There’s nothing inherently wrong with these things but it helps to understand them, if only to see which functions will combine into mutually supportive capabilities and which will detract from each other. Sports, for example, has good synergies with developing people. But there is one (relatively) new and highly prevalent function of a school that, in my view, is the most damaging to school-as-human-developer: the function of schools as a credentialing agency.

Let’s deal with a simple example: one school takes 100 A+ students and three years later graduates 100 A+ students**; in comparison, a second school takes 100 C students and graduates 100 A students. Or finally, let’s deal with a harder example: a third school which expels all the students who get less than an A+, so that they graduate 50 A+ students.***

If measured by grades at graduation, schools 1 and 3 are the most highly credentialed. But have they built the capability to develop humans? Clearly school 2 is the leader in this domain. School two, more than school three, and to a lesser degree more than school one, has invested into the capability of teaching and learning. School 2’s people will be the most experienced and most interested in developing people. It can be presumed that even an A student would develop more in this regime. However, it can also be recognized that schools 1 and 3 would face a trade off if they wanted to be better institutions of learning, instead of credentialing.

Do we need credentials? Well, they do help people get by in the world. Credentials are a proxy for usefulness. And especially when schools were the gatekeepers to the halls of knowledge, credentials could mean a lot. Association with the Per-Anhk school in 2000BC meant a person was literate. A physics degree from Caltech in the 1960s would mean a person was from the great Richard Feynman school of thought. There was a period when students could mostly be useful only after attending school.
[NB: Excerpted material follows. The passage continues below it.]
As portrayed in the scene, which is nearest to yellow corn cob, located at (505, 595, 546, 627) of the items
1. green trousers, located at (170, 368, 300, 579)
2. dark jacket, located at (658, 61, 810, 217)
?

This, like so many things, transformed with the advent of the internet. Society is reckoning with this overtly on some levels and subconsciously on many more. Feynman is online, now. As a result, a degree's ability to indicate usefulness is changing. And students have several more opportunities, besides a degree, to demonstrate usefulness.

A brilliant young THS alum (who, after graduation, went on to teach at Stanford and established himself as an expert in his field) recently explained to us that, despite a strong profile that would get him into most any college, he only wants to go if it will mean real development for him. I immediately understood his hesitance. And I was glad to see he had the awareness to distinguish the difference.

*Apprenticeship would continue as the dominant mode of education through to the 19th century.
**We’ll need to set aside, for the sake of this thought experiment, all the problems inherent to grades.
*** These examples are real, or real enough, to schools I’ve encountered who have lost their core interest in developing people.